The primary of the Tunnel Château is not the only one to house a museum.

Several schools in the department have also taken the plunge.

The Berry Museum is thus invited to Saint-Doulchard, Bourges and La Guerche-sur-l'Aubois, ditto for the Saint-Vic Museum in Saint-Amand-Montrond.

"Classes cannot go to the museum, so I said to myself: why not imagine the version for the period we are going through?", Explains Brigitte Bardolle, educational advisor for the academic inspectorate of Cher, at the origin of this initiative.

"We work in three directions," explains this plastic arts teacher who usually takes care of the Artothèque, a mobile museum that moves its collection of 160 paintings and engravings to the classroom.

"The first is the meeting of a work", then "the meeting of the museum and its mission" and finally the moment when the children "appropriate the object, its characteristics, its details as well as its material. ".

In the Vierzon school, the goal seems to have been reached.

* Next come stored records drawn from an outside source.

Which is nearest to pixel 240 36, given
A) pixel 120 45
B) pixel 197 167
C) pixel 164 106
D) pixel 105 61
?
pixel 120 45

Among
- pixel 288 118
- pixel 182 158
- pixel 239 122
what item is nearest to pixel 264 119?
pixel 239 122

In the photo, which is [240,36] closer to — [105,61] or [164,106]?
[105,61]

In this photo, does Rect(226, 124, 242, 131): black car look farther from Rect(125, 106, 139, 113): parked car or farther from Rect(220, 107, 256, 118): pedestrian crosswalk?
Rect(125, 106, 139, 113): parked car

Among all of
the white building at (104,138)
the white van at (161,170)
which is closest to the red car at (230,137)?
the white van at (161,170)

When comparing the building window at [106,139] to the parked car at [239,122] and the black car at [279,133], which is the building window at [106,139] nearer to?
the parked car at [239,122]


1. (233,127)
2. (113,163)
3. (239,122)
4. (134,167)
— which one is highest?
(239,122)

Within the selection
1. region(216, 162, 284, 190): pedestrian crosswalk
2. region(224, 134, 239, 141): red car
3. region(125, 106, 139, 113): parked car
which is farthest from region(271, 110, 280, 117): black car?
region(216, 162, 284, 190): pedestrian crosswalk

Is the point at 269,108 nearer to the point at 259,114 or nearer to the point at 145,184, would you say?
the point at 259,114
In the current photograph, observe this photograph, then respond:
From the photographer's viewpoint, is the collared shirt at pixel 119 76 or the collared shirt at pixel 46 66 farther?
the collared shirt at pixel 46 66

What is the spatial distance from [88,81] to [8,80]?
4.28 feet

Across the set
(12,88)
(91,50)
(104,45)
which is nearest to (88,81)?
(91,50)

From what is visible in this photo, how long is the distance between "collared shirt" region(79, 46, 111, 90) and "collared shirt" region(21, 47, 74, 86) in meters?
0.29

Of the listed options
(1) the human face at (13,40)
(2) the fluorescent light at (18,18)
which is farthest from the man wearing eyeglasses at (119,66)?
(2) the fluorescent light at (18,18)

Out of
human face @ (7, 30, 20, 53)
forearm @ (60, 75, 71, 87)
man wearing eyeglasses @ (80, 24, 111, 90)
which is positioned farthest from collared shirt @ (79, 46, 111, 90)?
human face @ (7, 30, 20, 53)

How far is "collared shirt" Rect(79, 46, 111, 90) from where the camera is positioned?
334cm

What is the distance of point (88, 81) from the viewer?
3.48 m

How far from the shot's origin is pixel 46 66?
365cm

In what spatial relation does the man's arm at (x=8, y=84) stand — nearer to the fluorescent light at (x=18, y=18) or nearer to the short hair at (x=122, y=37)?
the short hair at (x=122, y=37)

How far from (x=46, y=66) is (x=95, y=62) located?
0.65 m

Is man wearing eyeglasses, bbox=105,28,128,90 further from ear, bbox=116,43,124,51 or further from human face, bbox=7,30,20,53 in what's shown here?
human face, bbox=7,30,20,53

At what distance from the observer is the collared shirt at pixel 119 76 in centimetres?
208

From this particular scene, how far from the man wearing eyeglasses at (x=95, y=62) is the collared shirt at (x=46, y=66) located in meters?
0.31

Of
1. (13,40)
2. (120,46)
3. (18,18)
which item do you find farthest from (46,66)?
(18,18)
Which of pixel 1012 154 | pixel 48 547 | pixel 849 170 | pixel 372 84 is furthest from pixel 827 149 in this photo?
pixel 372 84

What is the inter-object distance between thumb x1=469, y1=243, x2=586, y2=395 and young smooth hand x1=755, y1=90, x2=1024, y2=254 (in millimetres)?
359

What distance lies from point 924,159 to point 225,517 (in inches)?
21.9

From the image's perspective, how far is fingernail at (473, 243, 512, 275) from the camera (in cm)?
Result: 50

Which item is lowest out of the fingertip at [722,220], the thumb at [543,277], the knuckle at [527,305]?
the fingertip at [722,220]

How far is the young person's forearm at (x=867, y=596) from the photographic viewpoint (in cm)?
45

The pupils have discovered objects, materials, trades and the museum is no longer this large building "next to the cinema" as a child described it at the start of the session.

Everyone now wants to find out.

"I want to go there to see lots of things because I have never been there", says a little girl.

"I want to see a lot of things that I have not seen yet", abounds his friend in quilts.

"I want to see other objects!", Calls in turn a boy.

"To see old things," added another ... after raising his finger.